The second quote makes it very clear that Mr Cooper is wearing his Challenger hat when making these comments. That is understandable — he like most of us — has narrow commercial interests to promote. But the content of the article is not congruent with Jeremy Cooper’s promotion of the broad public interest in the Cooper Inquiry. The clear suggestion that super fund members who have many years to retirement are not well served by a 52% allocation to equities is not right. It is in the interests of both the individual and broader society for young workers to absorb the high risk of equities and receive the commensurately high expected returns.
There are only a few rules that investors in large superannuation funds need to follow. They are:
1. Save enough today for retirement.
2. Take an amount of risk that is appropriate to your current circumstances.
3. Be heavily diversified across asset classes and within asset classes.
4. Optimise payment of tax.
5. Minimize fees.
Rule 2 means that the closer you are to retirement the less risk you should take. But, young workers should take a lot of risk, and that involves holding a lot of equities. Moreover, equities are tax advantaged in Australia as a result of dividend imputation. And, even those near to or in retirement need to recognise that they are likely to be retired for 2 or 3 decades, so their investment horizon is also long. It is well established that one of the most common mistakes of super investors is to not take enough risk for enough time.
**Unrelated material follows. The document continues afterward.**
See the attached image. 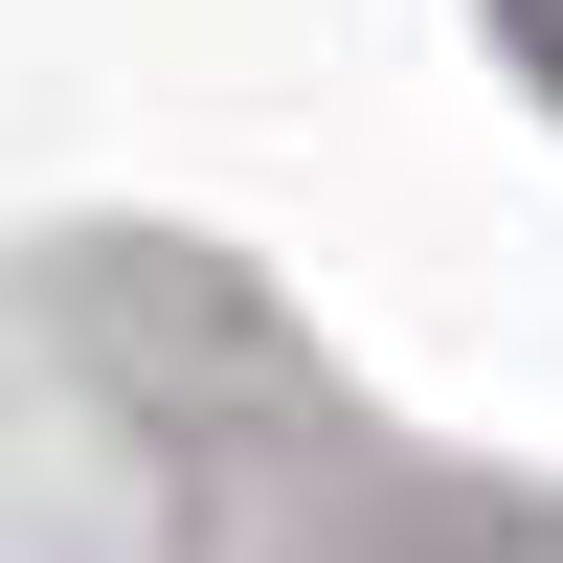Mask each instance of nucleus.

Jeremy Cooper speaks with great authority on our super system, so he needs to take care that his comments do not suggest investment strategies (too little risk taking) that are highly damaging in the long run.
I don’t wish too seem too critical of Jeremy Cooper because his leadership of the Super System Inquiry was a notable public service. I just felt that it wasn’t clear enough in his opinion piece which hat he was wearing. His piece makes sense in terms of advocating the use of his firm’s products, but it is not wholly consistent with standard advice to pension beneficiaries.